Tout ce qu'il voyait lui disait qu'il lui serait possible d'avoir un bonheur relatif, mais qu'en même temps il ne le recevrait jamais, jamais.
À un moment donné, il était sûr qu'il deviendrait heureux, étant devenu riche. Mais Sergei Petrovich n'aimait pas travailler, le travail à sa disposition - étude ou poste de fonctionnaire de l'accise - ne lui apportait ni joie ni satisfaction. Il aimait le simple travail physique sur terre, aimait errer et admirer la nature, mais cela ne lui était pas disponible en raison de son origine et de son éducation, et il manquait de force et de courage pour briser les frontières et devenir laboureur.
Sergei Petrovich voulait profiter de la musique, de l'art et de l'amour d'une belle femme de race pure. Il a commencé à rêver d'argent, mais s'est vite rendu compte que le travail à sa disposition n'apporterait pas de richesse, et les moyens légaux de s'enrichir rapidement n'étaient pas pour lui.
Sergei Petrovich s'est rendu compte que l'argent ne fait qu'exacerber les injustices de la nature. La vie lui semblait une cage de fer avec la seule issue: la mort.
V
Sergei Petrovich a fermement décidé de mourir et croyait "que sa mort sera une victoire".
La mort n'est pas devenue souhaitable, ce qui n'est peut-être pas, mais inévitable, de sorte qu'elle se produira sans faute.

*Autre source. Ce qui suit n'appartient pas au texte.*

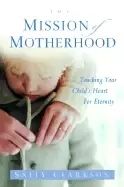 Image of mission of motherhood touching your childs heart for eternity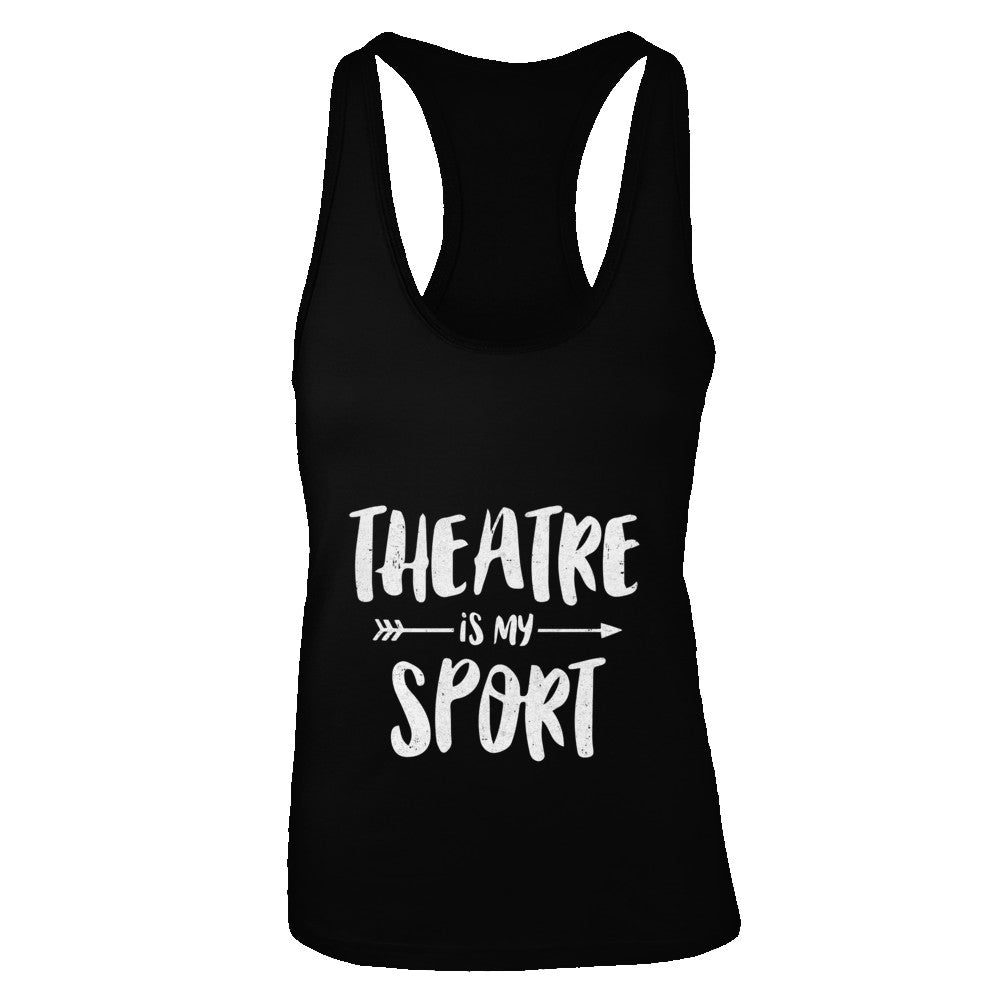 Theatre Is My Sport Funny Theater T-Shirt & Tank Top | Teecentury.com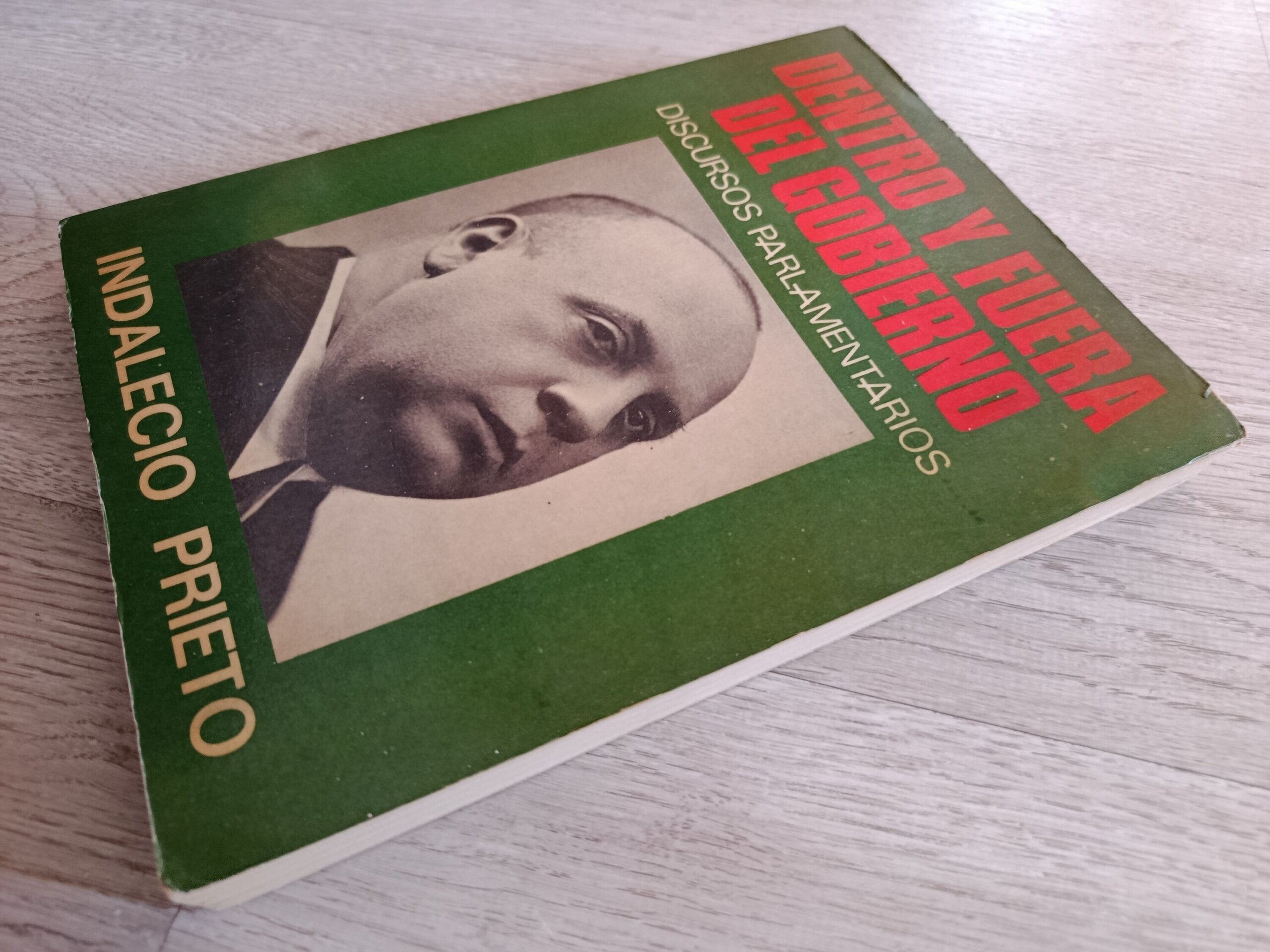 Indalecio Prieto - Dentro y fuera del gobierno - Discursos Parlamentarios - 3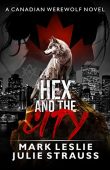 Hex and the City Mark Leslie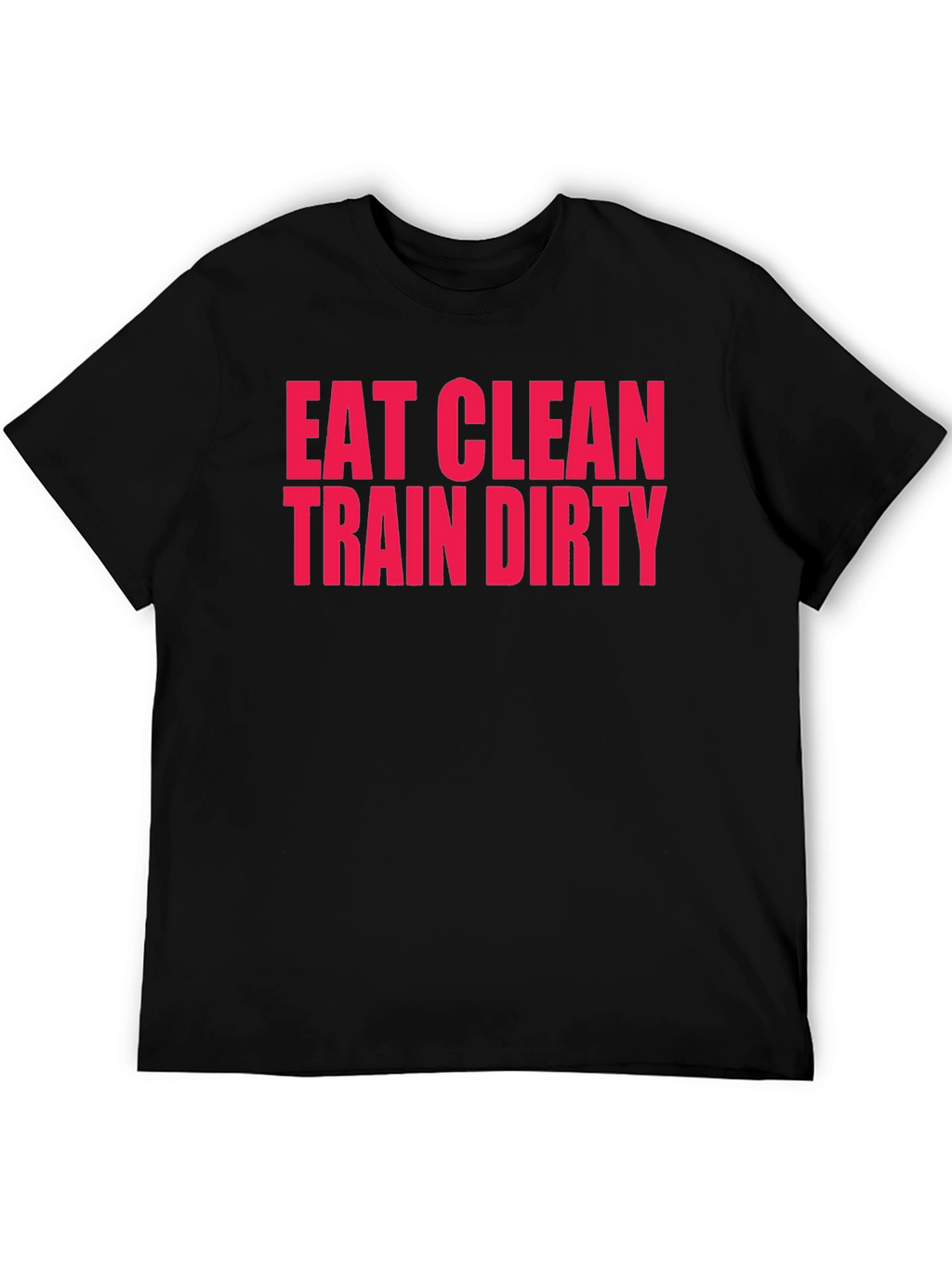 Eat Clean Train Dirty Black Graphic Tee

Une sortie a été ouverte de la cage et ‹...› elle a conduit à l'obscurité et à l'obscurité.
Il croyait que son «je» survivrait et se créerait «un nouveau cerveau et un nouveau cœur».
Ces derniers jours, il est devenu aussi pédant et soigné qu'auparavant. Il est allé aux bains, a fixé sa veste d'uniforme et a fait le tour de tous ses anciens amis. Par la suite, ils ont assuré qu'ils avaient déjà remarqué sa folie et pensaient que seul l'amour de la femme pouvait le sauver.

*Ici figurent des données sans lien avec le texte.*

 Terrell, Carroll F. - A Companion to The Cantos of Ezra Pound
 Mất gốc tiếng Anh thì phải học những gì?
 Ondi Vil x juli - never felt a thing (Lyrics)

Sergei Petrovich a décidé de se suicider vendredi, lorsque la plupart des étudiants sont rentrés chez eux. Il a écrit une lettre épaisse à Novikov dans laquelle il annonçait sa décision et se préparait du cyanure.
En regardant une bouteille de poison, Sergei Petrovich a soudainement présenté ses propres funérailles, la tombe, un cercueil, le processus de décomposition et a semblé se réveiller. Il a été saisi par l'horreur et la soif de vivre. Une femme de chambre est entrée et a demandé quand le réveiller, et Sergey Petrovich s'est rendu compte qu'il pouvait refuser sa décision et se coucher. Il s'endormit, débordant de joie de vivre.

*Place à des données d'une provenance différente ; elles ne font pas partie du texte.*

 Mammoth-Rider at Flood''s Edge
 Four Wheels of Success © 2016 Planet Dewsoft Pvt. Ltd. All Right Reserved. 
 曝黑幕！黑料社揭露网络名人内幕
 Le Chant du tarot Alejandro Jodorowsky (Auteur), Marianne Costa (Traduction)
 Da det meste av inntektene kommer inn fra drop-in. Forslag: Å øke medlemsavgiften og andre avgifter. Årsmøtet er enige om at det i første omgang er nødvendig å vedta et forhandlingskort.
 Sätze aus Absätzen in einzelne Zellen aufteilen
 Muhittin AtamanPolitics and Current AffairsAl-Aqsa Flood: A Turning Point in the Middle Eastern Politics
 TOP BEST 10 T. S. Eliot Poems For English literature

Il lui semblait qu'une vie sauvée se réjouissait de toutes les plus petites particules de son corps, réchauffées par une couverture.
Quand il s'est réveillé le matin, il ne comprenait pas pourquoi il était encore en vie et ce qui l'avait tellement effrayé hier. Il se souvint de sa lettre à Novikov et rougit de honte pour sa lâcheté et sa vantardise. Il a écrit à Novikov la dernière lettre, semblable au délire d'un patient atteint de mégalomanie, et a bu du poison. La solution de cyanure s'est avérée mal préparée et Sergey Petrovich n'est mort que le soir.
Le télégramme envoyé par les étudiants était en retard et la mère de Sergei Petrovich est arrivée après les funérailles. De son fils, elle a laissé des livres, des vêtements usés et une veste récemment câblée.